Koleksi Artikel dari Biasawae Community Copyleft  2005 biasawae.com

Jika ia punya masalah dengan teman-temannya, berilah pemahaman mengenai pertemanan yang baik. Jika ia mogok sekolah karena jengkel dengan teman-temannya, tanyakan masalahnya. Mintalah ia untuk berbaikan atau meminta maaf jika salah. Jangan lupa menjelaskan letak kesalahannya. Ini juga berlaku bagi kesalahan yang tak disengaja. Sikap seperti ini harus dicontohkan oleh orang tua. Jika Anda melakukan kesalahan pada anak, Anda juga meminta maaf, sehingga anak terbiasa menghargai perasaan orang lain. Luangkan waktu.
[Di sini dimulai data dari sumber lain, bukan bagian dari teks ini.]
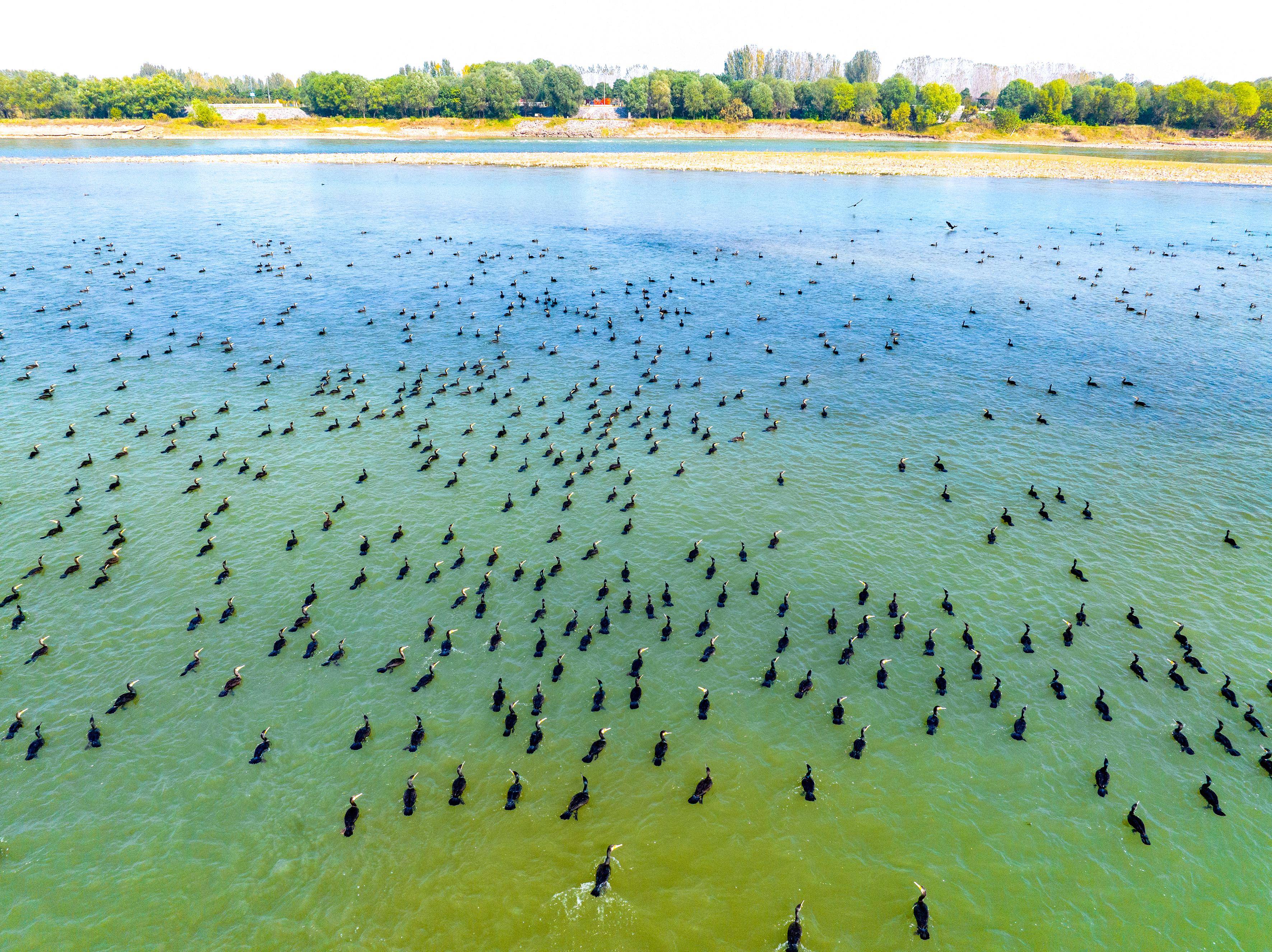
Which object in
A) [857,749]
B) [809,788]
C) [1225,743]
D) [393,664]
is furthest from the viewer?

Perhatikan waktu Anda bersama anak. Sesibuk apapun Anda, misalnya Anda bekerja, anak butuh dorongan dan sentuhan seorang ibu. Ia belum bisa sepenuhnya dilepaskan, meski sudah bersekolah. Menurut penelitian yang dilakukan Michael Yogman MD, asisten profesor dan dokter anak di Tufts Medical School di Boston, anak membutuhkan sentuhan ibunya secara rutin setiap hari. Sentuhan ini akan membuat anak tenang, percaya diri, dan merasa dilindungi. Anak butuh kehadiran ibu pada saat-saat tertentu. Pelukan atau ciuman sebelum tidur, membacakan cerita, atau bahkan membuat pekerjaan rumah bersama ibu memberikan nuansa rasa yang sulit digantikan orang lain.